Step 5: Adjusting Color

Toys and models frequently have deeper color and are more vibrant than their real-world counterparts – partly because they are not subjected to the same dust and weathering and partly because kids like bright colors. This is easy to achieve by pumping up the vibrance and saturation a bit. Set Vibrance to +30 and Saturation to +40.

Step 6: Final Step for Image 1

You might notice that the previous step pumps up the blue in this image to a distracting level. After applying the Vibrance/Saturation settings, we fix this by using auto-color under the Auto-Color menu (Command + B), and our first image is complete!

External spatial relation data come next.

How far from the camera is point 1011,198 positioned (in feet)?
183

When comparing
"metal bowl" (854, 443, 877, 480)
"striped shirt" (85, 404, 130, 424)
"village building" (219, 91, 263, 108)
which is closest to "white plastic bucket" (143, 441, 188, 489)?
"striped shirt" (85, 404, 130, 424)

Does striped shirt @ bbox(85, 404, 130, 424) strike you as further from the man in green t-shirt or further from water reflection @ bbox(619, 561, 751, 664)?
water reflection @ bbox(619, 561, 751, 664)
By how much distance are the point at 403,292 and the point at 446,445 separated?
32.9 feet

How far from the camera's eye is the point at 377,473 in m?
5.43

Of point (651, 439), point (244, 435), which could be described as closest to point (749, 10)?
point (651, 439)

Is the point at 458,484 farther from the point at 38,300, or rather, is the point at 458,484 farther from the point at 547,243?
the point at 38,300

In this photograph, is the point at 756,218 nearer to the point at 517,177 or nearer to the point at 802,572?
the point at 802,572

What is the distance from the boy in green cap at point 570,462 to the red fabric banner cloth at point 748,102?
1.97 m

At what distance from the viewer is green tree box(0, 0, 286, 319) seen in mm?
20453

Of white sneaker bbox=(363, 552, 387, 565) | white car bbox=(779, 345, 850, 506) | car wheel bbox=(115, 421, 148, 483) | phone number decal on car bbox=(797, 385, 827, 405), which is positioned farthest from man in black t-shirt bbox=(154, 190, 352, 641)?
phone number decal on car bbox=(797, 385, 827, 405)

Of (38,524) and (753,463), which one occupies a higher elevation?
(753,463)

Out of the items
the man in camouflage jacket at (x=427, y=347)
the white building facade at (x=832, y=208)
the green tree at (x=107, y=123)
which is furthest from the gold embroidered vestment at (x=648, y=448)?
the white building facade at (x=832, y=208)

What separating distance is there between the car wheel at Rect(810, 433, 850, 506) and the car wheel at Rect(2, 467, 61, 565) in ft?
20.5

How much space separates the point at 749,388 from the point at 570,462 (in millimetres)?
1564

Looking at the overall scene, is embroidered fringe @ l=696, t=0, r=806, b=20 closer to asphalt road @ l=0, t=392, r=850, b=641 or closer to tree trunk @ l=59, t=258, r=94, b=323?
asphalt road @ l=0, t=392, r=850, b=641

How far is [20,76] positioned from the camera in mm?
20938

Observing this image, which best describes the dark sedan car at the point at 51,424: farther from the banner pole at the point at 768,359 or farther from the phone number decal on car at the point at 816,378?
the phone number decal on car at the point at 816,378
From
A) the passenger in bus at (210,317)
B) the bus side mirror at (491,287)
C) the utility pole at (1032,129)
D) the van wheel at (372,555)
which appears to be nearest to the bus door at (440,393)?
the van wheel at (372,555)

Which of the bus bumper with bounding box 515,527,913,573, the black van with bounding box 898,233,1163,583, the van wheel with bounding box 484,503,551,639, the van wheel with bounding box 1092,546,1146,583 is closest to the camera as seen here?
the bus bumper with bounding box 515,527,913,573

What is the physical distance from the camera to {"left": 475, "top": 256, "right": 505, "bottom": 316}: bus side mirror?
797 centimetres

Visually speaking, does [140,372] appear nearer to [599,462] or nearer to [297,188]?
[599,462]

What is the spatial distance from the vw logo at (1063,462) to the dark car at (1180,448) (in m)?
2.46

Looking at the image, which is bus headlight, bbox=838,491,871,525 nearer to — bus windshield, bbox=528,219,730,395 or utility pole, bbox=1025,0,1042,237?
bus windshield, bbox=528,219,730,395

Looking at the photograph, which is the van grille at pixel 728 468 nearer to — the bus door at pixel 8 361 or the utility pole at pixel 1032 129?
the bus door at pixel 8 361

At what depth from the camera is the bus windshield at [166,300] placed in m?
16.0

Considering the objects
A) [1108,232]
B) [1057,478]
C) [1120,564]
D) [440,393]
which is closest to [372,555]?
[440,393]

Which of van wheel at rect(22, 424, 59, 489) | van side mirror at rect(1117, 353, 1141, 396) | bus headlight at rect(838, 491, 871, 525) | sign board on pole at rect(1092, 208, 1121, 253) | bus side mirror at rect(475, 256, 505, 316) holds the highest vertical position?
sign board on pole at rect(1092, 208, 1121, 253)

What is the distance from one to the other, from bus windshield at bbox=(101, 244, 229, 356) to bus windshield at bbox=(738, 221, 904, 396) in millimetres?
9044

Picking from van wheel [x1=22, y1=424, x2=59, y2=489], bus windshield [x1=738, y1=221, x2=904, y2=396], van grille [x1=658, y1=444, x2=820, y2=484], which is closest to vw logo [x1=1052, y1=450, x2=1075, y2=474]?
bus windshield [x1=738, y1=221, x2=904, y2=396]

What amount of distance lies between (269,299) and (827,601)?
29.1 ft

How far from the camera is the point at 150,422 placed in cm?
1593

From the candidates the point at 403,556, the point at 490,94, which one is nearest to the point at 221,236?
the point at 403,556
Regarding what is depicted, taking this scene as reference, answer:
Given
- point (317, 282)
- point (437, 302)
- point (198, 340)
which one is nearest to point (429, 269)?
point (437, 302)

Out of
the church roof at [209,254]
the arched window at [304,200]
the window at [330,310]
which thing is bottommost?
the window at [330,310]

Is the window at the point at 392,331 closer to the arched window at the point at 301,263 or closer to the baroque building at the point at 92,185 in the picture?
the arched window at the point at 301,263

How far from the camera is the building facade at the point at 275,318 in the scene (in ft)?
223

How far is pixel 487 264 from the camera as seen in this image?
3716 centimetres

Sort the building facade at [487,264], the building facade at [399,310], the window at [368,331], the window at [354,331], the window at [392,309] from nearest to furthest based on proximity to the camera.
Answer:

Image 2: Applying the Technique to a Flightline of Airplanes

This image is an US Air Force file photo of F-22 Raptors on a flightline. It can be found here. What makes this image look real as opposed to a diorama of the same scene?
  1. There is a high level of detail in all the objects shown.
  2. The background is very detailed for how far away it is.
  3. The lighting is consistent with sunlit aircraft.
  4. The nearest aircraft is the most detailed, with rear aircraft losing details, as expected.
Really, it’s no different than our street scene. Where our execution will differ is in the precision and number of our selections. Where in the city scene it was enough to select a single feathered ellipse, here we must take care to mask the details of the aircraft in the middle, which will be our focus.